To test if the digits are randomly selected, the frequencies of each
digit in the first container were collected for the 500 days between
July 19, 1999, and November 29,2000. The frequencies are given below:
Digit
0
1
2
3
4
5
6
7
8
9
Frequency 47 50 55 46 53 39 55 55 44 56
To see if the digits are randomly selected, two analyses are proposed:
(i) Form the null hypothesis that the population average of the
frequencies for these draws equals 50, and the alternative hypothesis
that the sample average does not equal 50. To do this, a t-test is
performed using the test statistic:
t = (sample average frequency – 50)/SE, where SE is the standard error
of the 10 frequencies above.
(ii) Form the null hypothesis that the population percentages of each
digit equal 0.1, and use a chi-squared goodness of fit test with the
test statistic:
x2 = sum[(observed – expected)2 / expected]
a) Which of these two analyses would you use? Explain why chose that
analysis, and what, if anything, is wrong with the other analysis.

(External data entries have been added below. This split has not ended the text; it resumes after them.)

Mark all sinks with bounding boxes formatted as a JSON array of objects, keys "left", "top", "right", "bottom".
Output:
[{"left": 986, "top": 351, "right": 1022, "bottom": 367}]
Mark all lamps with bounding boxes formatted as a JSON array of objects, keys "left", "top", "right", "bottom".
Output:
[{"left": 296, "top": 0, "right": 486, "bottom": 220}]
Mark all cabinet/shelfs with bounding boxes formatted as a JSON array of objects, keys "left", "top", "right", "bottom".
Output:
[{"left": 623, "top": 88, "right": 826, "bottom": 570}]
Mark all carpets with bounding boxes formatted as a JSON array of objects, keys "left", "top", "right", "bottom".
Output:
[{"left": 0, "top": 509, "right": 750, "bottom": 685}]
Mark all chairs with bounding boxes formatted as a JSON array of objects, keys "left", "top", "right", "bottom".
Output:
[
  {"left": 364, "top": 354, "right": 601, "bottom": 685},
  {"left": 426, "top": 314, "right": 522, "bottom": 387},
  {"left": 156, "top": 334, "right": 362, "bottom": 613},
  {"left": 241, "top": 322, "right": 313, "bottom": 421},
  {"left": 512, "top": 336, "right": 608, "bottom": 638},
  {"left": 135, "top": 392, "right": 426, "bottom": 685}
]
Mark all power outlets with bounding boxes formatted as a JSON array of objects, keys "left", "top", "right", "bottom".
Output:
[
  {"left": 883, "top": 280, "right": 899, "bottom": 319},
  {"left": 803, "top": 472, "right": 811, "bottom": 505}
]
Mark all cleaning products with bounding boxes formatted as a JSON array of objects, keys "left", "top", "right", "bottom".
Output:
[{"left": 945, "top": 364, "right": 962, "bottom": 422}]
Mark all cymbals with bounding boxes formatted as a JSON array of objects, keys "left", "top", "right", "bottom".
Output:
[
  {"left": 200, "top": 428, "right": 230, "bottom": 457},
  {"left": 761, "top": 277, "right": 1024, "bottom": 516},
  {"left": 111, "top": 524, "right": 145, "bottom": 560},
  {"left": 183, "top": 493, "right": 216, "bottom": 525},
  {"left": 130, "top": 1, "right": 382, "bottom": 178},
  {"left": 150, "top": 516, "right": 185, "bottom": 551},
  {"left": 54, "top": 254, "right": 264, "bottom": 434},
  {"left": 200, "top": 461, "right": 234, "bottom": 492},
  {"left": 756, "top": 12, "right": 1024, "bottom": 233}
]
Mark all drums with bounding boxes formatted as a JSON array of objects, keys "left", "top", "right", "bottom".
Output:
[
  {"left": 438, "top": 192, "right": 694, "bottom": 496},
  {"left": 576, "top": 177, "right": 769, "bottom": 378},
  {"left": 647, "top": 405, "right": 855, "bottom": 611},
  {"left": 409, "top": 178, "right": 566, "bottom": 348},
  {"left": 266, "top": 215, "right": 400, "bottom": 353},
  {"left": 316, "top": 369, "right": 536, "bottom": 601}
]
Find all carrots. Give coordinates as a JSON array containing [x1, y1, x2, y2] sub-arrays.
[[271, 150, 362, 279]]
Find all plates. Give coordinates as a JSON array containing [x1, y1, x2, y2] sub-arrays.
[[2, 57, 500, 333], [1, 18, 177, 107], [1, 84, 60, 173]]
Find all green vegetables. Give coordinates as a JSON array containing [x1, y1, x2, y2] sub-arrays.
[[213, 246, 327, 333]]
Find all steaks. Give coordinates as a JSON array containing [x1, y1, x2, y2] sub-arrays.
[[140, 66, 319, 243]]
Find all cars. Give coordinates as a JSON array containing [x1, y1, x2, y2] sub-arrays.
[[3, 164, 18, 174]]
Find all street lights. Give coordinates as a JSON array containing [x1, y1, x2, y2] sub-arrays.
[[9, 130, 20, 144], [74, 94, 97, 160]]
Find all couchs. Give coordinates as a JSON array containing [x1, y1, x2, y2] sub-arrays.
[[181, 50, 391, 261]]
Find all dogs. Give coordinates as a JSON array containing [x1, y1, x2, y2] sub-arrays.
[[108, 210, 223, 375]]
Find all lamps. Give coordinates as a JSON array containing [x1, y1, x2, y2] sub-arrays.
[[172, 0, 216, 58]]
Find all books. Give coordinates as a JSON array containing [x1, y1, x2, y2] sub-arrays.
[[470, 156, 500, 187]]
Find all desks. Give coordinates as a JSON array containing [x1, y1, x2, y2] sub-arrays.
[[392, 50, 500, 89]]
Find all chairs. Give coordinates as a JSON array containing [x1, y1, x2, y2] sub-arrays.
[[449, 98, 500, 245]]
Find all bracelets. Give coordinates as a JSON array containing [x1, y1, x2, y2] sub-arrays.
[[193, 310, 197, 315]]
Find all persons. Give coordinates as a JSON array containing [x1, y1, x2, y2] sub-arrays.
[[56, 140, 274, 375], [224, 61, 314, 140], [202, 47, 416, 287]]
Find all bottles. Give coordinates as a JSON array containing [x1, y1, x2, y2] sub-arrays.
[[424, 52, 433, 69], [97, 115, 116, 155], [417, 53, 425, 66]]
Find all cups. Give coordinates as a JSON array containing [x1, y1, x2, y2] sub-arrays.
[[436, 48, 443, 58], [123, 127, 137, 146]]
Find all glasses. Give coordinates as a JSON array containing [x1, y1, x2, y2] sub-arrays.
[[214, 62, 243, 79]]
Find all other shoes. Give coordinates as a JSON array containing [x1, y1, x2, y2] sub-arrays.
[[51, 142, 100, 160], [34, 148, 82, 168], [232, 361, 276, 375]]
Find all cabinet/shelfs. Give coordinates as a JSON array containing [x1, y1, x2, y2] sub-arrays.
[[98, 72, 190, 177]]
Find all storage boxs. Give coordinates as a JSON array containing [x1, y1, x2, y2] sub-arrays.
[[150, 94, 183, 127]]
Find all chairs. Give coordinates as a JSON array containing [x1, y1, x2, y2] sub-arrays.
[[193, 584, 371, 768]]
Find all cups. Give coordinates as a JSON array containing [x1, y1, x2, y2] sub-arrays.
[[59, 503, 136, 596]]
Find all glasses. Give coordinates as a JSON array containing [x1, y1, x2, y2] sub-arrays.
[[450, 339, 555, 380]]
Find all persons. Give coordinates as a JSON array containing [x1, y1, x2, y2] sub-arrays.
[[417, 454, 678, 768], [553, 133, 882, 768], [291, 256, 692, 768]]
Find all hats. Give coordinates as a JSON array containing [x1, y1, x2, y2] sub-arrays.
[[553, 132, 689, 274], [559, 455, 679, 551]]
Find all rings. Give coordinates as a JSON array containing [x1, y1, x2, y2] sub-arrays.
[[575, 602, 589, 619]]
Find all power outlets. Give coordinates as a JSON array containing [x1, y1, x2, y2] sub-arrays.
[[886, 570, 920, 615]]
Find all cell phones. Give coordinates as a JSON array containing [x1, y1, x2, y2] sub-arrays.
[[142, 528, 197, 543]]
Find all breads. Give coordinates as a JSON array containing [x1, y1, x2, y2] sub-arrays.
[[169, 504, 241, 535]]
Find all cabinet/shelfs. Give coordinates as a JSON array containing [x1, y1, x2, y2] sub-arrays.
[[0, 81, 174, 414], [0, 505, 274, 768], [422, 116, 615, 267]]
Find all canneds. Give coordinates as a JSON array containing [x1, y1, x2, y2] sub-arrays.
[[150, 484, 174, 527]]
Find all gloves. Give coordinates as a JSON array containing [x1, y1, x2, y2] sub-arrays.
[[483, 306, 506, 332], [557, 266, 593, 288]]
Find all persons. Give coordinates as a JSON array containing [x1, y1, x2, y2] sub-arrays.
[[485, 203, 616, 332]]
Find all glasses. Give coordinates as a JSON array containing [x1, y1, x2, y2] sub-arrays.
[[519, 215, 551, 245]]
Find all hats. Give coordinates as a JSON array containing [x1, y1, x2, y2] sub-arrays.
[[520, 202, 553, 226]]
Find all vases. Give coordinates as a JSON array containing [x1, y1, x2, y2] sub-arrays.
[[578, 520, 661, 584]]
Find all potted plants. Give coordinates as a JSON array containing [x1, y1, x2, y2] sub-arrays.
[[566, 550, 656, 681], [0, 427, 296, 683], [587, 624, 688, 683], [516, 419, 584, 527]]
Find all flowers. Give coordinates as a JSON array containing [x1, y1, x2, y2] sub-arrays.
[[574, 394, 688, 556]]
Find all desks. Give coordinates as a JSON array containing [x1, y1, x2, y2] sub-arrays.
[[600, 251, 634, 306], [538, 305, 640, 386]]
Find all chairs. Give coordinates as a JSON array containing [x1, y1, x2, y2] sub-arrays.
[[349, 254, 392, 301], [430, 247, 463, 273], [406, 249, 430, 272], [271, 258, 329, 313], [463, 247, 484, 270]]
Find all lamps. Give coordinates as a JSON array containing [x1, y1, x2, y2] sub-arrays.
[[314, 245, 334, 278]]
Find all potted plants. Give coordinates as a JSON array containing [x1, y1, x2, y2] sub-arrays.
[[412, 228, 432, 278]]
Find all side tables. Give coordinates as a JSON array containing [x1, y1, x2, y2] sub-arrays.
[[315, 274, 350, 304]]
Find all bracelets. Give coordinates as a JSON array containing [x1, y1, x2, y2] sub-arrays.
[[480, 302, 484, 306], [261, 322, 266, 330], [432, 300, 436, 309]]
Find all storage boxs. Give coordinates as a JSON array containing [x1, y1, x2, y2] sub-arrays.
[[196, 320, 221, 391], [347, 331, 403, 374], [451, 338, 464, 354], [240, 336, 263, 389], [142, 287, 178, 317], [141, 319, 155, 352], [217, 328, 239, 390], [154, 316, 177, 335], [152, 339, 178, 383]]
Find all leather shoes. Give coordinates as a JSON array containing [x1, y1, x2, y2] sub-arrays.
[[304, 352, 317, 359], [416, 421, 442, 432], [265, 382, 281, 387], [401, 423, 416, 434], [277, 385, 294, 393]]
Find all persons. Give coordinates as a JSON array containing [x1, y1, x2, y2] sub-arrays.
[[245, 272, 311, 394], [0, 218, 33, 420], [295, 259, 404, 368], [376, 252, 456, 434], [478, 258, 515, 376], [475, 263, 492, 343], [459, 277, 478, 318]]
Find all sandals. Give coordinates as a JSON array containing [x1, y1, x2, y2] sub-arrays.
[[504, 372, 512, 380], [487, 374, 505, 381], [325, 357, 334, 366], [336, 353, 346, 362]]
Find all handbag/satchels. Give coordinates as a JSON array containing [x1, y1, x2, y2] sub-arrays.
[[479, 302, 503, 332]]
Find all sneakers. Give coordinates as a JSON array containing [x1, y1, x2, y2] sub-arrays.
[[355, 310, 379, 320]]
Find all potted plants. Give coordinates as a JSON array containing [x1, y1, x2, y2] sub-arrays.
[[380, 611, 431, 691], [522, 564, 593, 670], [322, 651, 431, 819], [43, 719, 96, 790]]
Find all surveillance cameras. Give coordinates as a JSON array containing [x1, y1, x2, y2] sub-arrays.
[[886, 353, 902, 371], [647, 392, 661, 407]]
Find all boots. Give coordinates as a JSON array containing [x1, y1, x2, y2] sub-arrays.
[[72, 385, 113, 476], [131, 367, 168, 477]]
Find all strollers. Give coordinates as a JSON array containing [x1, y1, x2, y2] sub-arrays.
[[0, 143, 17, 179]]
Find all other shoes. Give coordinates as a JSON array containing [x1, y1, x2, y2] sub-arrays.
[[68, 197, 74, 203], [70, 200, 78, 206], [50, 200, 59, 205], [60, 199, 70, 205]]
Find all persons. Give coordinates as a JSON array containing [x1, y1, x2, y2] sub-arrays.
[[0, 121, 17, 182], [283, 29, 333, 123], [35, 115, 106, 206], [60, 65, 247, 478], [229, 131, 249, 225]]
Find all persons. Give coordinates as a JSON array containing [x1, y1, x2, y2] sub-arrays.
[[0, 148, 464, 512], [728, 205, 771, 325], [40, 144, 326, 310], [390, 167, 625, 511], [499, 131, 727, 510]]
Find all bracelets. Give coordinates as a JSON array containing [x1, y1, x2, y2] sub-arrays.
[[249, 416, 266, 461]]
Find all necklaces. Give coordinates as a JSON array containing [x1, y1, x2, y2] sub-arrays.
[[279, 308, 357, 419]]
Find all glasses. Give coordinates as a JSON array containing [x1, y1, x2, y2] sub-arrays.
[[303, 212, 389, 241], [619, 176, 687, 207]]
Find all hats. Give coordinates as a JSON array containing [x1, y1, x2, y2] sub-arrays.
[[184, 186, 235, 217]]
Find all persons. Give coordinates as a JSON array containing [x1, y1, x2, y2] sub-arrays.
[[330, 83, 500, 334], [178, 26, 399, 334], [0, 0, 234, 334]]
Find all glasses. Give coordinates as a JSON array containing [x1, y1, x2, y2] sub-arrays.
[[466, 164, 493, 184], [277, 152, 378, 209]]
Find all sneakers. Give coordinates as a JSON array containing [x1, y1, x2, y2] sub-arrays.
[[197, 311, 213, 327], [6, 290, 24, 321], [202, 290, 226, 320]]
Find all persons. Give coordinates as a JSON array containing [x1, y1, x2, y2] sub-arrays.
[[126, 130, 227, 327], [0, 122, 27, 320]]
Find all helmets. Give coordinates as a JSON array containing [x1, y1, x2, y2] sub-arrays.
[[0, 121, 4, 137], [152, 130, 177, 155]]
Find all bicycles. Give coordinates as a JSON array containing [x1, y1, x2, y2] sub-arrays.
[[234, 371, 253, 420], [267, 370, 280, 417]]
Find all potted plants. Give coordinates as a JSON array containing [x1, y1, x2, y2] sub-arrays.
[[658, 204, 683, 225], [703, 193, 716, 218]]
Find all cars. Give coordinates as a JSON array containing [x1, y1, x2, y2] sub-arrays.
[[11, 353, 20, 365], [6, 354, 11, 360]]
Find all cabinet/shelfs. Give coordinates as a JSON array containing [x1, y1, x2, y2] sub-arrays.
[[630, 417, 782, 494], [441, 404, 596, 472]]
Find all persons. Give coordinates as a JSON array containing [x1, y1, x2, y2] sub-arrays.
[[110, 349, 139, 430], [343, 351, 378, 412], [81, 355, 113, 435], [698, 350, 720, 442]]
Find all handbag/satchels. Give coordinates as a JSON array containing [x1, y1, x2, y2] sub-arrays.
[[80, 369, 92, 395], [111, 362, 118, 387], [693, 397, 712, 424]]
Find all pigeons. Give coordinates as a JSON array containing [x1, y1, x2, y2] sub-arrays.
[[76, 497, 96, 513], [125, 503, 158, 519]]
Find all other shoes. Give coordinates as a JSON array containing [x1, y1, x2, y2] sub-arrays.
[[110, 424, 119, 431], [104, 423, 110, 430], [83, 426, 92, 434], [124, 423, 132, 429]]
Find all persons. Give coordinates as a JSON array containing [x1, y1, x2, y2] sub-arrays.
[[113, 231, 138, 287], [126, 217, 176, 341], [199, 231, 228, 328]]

b) For the t-test, the p-value equals 0.999. For the chi-squared test,
the p-value equals 0.733. Using the method you selected in part a, what
does the p-value tell you about whether the numbers are randomly
selected?
c) I want you to change the frequencies for 8 and 9 above so that the
p-value for your analysis is much smaller than the one in part b. Write
the frequencies for 8 and 9 that you’d use to make this happen.
5.
More on Midterm 1 analysis.
Let’s consider the experiment used in the review problems of midterm 1,
in which toddlers were randomly assigned to either get intensive
childcare or not to get it. Suppose that at the end of the study the
researchers ask each child’s primary caregiver whether he or she is
happy with the child’s intellectual development since the assignment of
treatments.
Suppose you want to determine whether the caregivers of kids who would
be exposed to the treatment are happier than the caregivers of kids who
would be exposed to the control. You perform a one-tailed hypothesis
test, using the alternative hypothesis that the percentage of happy
caregivers under the treatment is larger than the percentage of happy
caregivers under the control. In the test statistic, the observed
difference in the percentages equals the sample percentage for the
treated group minus the sample percentage for the control group.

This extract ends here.